Wright was instrumental but not central.
Wright was indeed central to the church’s success as a community of faith. As he said on Moyers, you have to fill the pews with people in order to extend its ministry to serve the world, and bring word of hope to its desperation.
But his sermons, as well, did not conspicuously feed divisiveness and hatred. Yes, he tore at the veils of complacency. But he also spoke compellingly of his and everyone’s attending to their truthfulness to and before God; the truth of their devotion and compassion and mercy and justice in utter honesty.
Also standing with Amil here, I think. And I think that southpaw’s construction follows from what I’m suggesting.
— felix culpa · May 2, 05:43 PM · #
True, I hadn’t bothered to get hold of the book. My conjecture was based entirely on my idea, derived from media reports, that Obama has always been against any sort of zero-sum stance and in favour of (for want of a better phrase) a sort of idealistic pragmatism – the ideal being reconciliation between previously antagonistic sectors of society.

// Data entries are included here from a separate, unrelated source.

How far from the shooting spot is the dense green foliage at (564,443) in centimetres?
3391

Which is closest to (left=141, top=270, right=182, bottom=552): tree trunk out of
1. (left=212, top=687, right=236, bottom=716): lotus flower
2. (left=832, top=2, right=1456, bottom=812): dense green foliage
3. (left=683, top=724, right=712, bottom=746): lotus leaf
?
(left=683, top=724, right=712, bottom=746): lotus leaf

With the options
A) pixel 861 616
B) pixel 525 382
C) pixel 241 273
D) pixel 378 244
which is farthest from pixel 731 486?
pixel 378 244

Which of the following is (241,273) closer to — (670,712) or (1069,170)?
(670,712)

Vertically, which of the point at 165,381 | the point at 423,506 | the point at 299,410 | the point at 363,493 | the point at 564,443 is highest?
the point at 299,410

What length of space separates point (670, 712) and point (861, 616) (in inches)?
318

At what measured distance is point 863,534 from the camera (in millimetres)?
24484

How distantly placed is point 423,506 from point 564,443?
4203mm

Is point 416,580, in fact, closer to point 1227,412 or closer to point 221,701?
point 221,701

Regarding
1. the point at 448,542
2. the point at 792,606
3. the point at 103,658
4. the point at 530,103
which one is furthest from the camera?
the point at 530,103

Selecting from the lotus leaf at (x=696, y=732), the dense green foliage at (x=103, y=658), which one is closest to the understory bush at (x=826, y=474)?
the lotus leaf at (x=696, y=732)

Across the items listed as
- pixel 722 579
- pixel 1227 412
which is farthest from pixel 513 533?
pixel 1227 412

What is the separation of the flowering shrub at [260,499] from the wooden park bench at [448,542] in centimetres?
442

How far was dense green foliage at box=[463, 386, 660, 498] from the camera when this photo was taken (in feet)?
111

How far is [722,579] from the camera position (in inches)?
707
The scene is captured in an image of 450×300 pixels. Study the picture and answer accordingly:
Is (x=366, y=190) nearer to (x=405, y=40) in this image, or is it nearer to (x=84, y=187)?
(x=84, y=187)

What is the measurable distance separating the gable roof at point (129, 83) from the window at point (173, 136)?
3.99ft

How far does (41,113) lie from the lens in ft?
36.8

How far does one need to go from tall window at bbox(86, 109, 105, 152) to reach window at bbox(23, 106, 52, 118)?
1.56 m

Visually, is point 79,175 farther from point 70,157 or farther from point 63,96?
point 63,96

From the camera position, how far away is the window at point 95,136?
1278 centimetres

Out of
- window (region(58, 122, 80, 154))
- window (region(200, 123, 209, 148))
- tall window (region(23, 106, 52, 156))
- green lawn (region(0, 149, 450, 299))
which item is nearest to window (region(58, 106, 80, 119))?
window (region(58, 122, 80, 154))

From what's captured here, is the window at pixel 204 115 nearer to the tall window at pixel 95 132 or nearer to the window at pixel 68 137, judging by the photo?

Having now bought a copy of his book, I find the following:
___
‘Inside, Toure [formerly Stokely Carmichael] was proposing a program to establish economic ties between Africa and Harlem that would circumvent white capitalist imperialism. At the end of his remarks a thin woman with glasses asked if such a program was practical given the state of African economies and the immediate needs facing Black Americans. Toure cut her off in midsentence. “It’s only the brainwashing you’ve received that makes it impractical, sister,” he said. His eyes glowed inwards as he spoke, the eyes of a madman or a saint. The woman remained standing for some time while she was upbraided for her bourgeois attitudes. People began to file outside. Outside the two Marxists were now shouting at the top of their lungs. “Stalinist pig!” “Reformist bitch.”
It was like a bad dream.’
___
This is when Obama was twenty-two. He clearly finds Carmichael’s views wrong-headed. This seems to me to tell in favour of the idea that from way back Obama did not hold with any sort of radical anti-American world-picture.
In context, the quote offered by Steve Sailer shows, it seems to me, not that Obama wanted to stand up for Black interests against the American project as a whole, but to stand up for those interests as part of the American project. (MLK invited conflict of a sort, in his civil disobedience campaigns, as part of the fulfillment of the American dream, rather than its negation. And the conflict Obama envisaged was milder even than this, amounting merely to robust negotation.) This makes Obama a liberal, but does not make him at any time a closet anti-American, which is the charge that is really at issue.
(The worry about Trinity’s being ‘too upwardly mobile’ arose because it had been described to him as a ‘buppie’ church and he was concerned that it would not be inclusive of the poorer people he was working with, and not, it seems to me, due to hostility on Obama’s part towards mainstream society. The worry, that is, was that Trinity might be ‘too’ upwardly mobile, in the sense of being oriented exclusively towards the concerns of the well-off. So my hunch turns out to be false, at least as far as his initial motives were concerned, but mainly because he was at that time not aware of it as being a particularly radical place. The wider point remains, viz. that there are many good reasons why one might want to engage with people whom one is aware of as being more radical than oneself.)